-------- Data yang Diberikan --------

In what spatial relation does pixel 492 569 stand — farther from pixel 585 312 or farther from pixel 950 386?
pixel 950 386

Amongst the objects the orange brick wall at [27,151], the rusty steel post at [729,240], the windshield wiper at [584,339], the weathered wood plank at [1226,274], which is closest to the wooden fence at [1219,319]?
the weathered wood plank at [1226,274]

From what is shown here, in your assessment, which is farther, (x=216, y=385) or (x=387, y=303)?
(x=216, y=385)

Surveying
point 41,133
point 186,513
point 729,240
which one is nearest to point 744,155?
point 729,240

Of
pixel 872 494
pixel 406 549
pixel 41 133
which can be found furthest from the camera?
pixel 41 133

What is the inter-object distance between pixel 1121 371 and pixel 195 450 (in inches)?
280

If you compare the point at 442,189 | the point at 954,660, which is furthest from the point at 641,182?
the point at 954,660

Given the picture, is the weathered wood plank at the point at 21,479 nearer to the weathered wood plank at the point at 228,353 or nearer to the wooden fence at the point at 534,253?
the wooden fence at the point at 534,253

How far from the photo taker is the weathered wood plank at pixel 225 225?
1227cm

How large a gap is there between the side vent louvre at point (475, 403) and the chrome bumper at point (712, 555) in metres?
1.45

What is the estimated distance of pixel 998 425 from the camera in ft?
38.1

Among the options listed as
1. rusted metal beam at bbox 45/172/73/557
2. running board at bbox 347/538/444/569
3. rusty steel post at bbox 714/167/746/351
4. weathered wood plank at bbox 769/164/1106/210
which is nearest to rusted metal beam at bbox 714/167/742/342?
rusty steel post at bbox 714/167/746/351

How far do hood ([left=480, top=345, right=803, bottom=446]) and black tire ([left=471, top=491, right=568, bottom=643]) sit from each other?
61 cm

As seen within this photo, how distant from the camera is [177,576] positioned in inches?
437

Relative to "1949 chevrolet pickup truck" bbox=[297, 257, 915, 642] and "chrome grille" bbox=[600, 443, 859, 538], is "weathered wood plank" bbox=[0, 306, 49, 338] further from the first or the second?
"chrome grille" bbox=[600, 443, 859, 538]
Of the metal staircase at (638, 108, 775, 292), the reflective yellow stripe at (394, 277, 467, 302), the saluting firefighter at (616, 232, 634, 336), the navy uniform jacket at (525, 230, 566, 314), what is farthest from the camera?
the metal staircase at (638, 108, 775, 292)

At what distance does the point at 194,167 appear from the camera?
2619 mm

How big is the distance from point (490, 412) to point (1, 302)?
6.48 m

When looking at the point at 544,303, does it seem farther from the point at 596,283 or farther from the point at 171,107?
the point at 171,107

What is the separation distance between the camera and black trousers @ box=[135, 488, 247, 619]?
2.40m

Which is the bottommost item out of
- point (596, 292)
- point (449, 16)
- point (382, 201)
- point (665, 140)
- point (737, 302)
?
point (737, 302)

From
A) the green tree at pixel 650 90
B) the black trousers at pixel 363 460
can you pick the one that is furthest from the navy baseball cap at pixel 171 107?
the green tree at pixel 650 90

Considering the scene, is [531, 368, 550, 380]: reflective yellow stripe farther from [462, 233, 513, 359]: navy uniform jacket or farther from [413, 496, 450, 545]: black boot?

--------

Salin seluruh baris di atas tanpa mengubah satu huruf atau tanda baca pun.

In what spatial relation does pixel 492 569 stand — farther from pixel 585 312 or farther from pixel 950 386?
pixel 950 386

Amongst the objects the orange brick wall at [27,151], the rusty steel post at [729,240], the windshield wiper at [584,339], the weathered wood plank at [1226,274], which is closest to the wooden fence at [1219,319]?
the weathered wood plank at [1226,274]

From what is shown here, in your assessment, which is farther, (x=216, y=385) or (x=387, y=303)?
(x=216, y=385)

Surveying
point 41,133
point 186,513
point 729,240
which one is nearest to point 744,155?
point 729,240

Of
pixel 872 494
pixel 406 549
pixel 41 133
which can be found furthest from the camera?
pixel 41 133

What is the inter-object distance between pixel 1121 371 and pixel 195 450 (in inches)?
280

If you compare the point at 442,189 | the point at 954,660, which is furthest from the point at 641,182?
the point at 954,660

Given the picture, is the weathered wood plank at the point at 21,479 nearer to the weathered wood plank at the point at 228,353 or nearer to the wooden fence at the point at 534,253?
the wooden fence at the point at 534,253

How far from the photo taker is the weathered wood plank at pixel 225 225?
1227cm

How large a gap is there between the side vent louvre at point (475, 403) and the chrome bumper at point (712, 555) in metres?
1.45

What is the estimated distance of pixel 998 425 from the camera in ft?
38.1

Among the options listed as
1. rusted metal beam at bbox 45/172/73/557
2. running board at bbox 347/538/444/569
3. rusty steel post at bbox 714/167/746/351
4. weathered wood plank at bbox 769/164/1106/210
which is nearest to rusted metal beam at bbox 714/167/742/342?
rusty steel post at bbox 714/167/746/351

How far do hood ([left=480, top=345, right=803, bottom=446]) and black tire ([left=471, top=491, right=568, bottom=643]) sit from each other?
61 cm

As seen within this photo, how distant from the camera is [177,576] positioned in inches?
437

Relative to "1949 chevrolet pickup truck" bbox=[297, 257, 915, 642] and "chrome grille" bbox=[600, 443, 859, 538], is "weathered wood plank" bbox=[0, 306, 49, 338] further from the first or the second?
"chrome grille" bbox=[600, 443, 859, 538]
Of the metal staircase at (638, 108, 775, 292), the reflective yellow stripe at (394, 277, 467, 302), the saluting firefighter at (616, 232, 634, 336), the navy uniform jacket at (525, 230, 566, 314), what is farthest from the camera?
the metal staircase at (638, 108, 775, 292)

At what distance does the point at 194,167 appear from the camera?
2619 mm

How big is the distance from point (490, 412) to point (1, 302)?
6.48 m

When looking at the point at 544,303, does it seem farther from the point at 596,283 or farther from the point at 171,107?
the point at 171,107

What is the separation distance between the camera and black trousers @ box=[135, 488, 247, 619]?
2.40m

Which is the bottommost item out of
- point (596, 292)
- point (449, 16)
- point (382, 201)
- point (665, 140)
- point (737, 302)
?
point (737, 302)

From
A) the green tree at pixel 650 90
B) the black trousers at pixel 363 460
can you pick the one that is furthest from the navy baseball cap at pixel 171 107?
the green tree at pixel 650 90

Considering the scene, is [531, 368, 550, 380]: reflective yellow stripe farther from [462, 233, 513, 359]: navy uniform jacket or farther from [413, 496, 450, 545]: black boot?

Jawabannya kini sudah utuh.